* [Source passage]

━━━━━━━━━━━━━━━━

If data, contextualised, is information, then how might information professionals put their skills to work in opening up access to data and supporting their patrons use of it? On the one hand, we have questions of access, on the other, sensemaking around the data. Let's look at each of them in turn.
Data accessibility starts with discoverability, and how to actually locate a dataset that may contain the data your require, but it doesn't end there.
Once we've found a dataset, how are we to download the data file? Many publishers release tabular datasets using Excel spreadsheet files which may contain multiple sheets; others release data using simple text based CSV files.
The latter have the advantage of generally being easy to open, although the file encoding used to save the file (particular from Windows office applications) may cause problems with accented characters.
A downside of CSV files is that they do not contain information about what sort of thing is represented by each data column (whether it's a date column, for example, or a numerical column), although there are steps being taking to address this by bundling CSV data files with additional metadata files; (for example, the ONS are exploring the use of the tabular data package).

━━━━━━━━━━━━━━━━

* [Data listing]
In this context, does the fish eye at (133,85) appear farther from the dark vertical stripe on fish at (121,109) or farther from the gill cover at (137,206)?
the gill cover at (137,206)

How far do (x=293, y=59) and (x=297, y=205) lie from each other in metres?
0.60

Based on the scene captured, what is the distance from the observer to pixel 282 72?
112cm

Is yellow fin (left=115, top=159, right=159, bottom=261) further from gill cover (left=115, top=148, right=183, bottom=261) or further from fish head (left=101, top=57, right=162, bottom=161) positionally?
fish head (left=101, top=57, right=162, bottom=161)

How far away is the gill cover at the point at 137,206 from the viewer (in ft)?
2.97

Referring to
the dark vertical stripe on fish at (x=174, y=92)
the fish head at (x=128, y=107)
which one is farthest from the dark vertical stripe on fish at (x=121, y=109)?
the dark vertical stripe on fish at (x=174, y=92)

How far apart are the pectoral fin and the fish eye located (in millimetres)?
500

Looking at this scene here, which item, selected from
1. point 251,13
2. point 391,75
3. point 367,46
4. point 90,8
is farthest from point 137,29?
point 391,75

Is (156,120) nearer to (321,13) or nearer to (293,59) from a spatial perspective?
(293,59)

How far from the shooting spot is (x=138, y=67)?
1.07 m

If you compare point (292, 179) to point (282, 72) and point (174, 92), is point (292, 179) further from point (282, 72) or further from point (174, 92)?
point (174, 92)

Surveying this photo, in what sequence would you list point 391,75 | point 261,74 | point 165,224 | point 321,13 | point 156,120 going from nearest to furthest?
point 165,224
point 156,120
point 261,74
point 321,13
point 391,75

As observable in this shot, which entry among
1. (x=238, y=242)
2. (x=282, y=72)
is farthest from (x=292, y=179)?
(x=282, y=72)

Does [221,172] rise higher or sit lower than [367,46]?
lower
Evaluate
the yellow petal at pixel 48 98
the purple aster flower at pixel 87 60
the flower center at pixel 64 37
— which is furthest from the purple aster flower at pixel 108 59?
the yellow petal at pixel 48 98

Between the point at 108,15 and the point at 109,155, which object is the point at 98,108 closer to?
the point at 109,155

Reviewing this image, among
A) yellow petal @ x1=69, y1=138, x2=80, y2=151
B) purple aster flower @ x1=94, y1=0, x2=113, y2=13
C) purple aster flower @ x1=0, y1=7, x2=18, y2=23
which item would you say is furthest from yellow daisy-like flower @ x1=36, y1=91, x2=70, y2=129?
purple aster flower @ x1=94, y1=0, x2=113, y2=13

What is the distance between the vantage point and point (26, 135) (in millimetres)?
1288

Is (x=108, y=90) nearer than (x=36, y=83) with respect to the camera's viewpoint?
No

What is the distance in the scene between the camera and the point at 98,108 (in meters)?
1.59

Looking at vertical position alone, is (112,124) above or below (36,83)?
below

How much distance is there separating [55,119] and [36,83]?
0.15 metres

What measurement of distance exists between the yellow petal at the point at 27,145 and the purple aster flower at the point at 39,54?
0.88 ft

━━━━━━━━━━━━━━━━

* [What to produce]
Carry on the passage about opening up access to data, starting right after its final sentence.

* [Result]
Many datasets need cleaning before they can be used - so-called "dirty data" may include typographical errors, arbitrary use of abbreviations (Limited, Ltd and Ltd. are not the same thing...) or date formats (10th March, 2014, 3-10-14, 10/03/14 may all refer to the same date but unless you treat them as dates they'll be seen as distinct). £1,249 million may be an amount, but it's not a number we can do sums with (unlike 1249000000, for example, which we can easily work with).
Others need reshaping before we can effectively work with them. A spreadsheet in a wide format containing monthly figures with a separate month for each column may be easier to work with if the data is cast into a long form with one column identifying the month and a second the actual figure.
Another important question to ask when publishing data relates to the granularity of the data sets you share. It's all very well publishing monthly datasets as separate files, but what if someone wants to do a time series analysis over a period of months? Is it up to them to download all the separate data files (or do you only publish "this month's data"?) and aggregate it before downloading it?
One approach is to make available the whole of a dataset available as a single database file (indeed, this is encouraged by pure open data definitions), another to allow users to make their own queries onto your database and then export just the data they want.
On sites like the Electoral Commission's PEF Online (party and election funding) website, an empty search returns all the data that can be downloaded as a CSV file.
And if you really want your data to be used? Firstly, make sure the license conditions are clear (public sector bodies should use OGL, the Open Government License, wherever possible; for others, a good place to start is the list of conformant licenses on the OpenDefinition website). Secondly, try to make your data linkable by including in it identifiers (where appropriate) using standard identification schemes; for example, when talking about companies, try to identify them by company number; if talking about publications, include ISBNs or DOIs.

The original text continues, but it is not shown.